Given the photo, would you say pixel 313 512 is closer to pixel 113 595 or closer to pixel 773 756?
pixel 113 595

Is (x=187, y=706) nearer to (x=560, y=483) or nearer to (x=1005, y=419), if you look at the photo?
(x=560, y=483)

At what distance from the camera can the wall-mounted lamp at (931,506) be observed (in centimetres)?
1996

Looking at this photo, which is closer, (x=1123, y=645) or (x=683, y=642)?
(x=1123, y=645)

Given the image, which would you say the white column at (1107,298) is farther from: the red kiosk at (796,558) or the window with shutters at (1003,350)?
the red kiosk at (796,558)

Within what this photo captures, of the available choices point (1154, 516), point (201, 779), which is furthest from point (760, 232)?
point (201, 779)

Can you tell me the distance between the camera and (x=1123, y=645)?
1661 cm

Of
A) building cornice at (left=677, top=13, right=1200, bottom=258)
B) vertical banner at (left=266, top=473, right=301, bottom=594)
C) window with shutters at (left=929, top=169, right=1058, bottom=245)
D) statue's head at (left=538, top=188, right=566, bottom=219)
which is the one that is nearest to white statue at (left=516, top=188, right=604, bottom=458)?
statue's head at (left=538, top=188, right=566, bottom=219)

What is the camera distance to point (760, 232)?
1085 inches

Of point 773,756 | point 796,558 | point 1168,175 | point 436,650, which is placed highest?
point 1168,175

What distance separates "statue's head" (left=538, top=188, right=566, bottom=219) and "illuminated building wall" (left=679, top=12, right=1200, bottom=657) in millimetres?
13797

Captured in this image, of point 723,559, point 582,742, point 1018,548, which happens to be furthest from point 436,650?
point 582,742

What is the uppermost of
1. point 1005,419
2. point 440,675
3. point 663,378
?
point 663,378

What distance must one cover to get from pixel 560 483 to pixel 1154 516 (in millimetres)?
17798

...

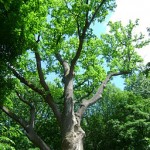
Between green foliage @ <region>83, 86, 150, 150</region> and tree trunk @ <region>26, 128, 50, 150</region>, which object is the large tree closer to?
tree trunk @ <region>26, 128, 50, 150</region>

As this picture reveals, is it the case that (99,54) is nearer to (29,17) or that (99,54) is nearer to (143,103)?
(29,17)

==

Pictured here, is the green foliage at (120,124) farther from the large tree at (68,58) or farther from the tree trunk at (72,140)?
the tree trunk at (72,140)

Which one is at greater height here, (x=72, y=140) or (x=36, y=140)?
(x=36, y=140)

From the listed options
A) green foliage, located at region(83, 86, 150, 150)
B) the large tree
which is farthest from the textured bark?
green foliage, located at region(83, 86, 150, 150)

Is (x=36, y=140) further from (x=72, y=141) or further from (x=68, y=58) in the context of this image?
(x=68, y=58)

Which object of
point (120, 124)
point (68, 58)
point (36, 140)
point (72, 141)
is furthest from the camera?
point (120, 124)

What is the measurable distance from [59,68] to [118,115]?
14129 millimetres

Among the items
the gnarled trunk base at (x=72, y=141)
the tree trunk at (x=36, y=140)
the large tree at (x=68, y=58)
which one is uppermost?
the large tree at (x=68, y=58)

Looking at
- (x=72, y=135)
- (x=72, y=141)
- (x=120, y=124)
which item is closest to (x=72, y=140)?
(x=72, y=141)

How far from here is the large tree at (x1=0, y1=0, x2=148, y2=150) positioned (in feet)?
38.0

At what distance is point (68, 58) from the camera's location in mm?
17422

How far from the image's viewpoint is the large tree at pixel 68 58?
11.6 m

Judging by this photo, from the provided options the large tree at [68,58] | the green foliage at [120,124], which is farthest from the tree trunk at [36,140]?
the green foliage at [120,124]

課題の指示:
上の資料から、「pixel」という語を含む行をすべて抜き出してください。

課題の出力:
Given the photo, would you say pixel 313 512 is closer to pixel 113 595 or closer to pixel 773 756?
pixel 113 595
What distance must one cover to get from pixel 560 483 to pixel 1154 516 (in millimetres)?
How far from the image's viewpoint is the large tree at pixel 68 58?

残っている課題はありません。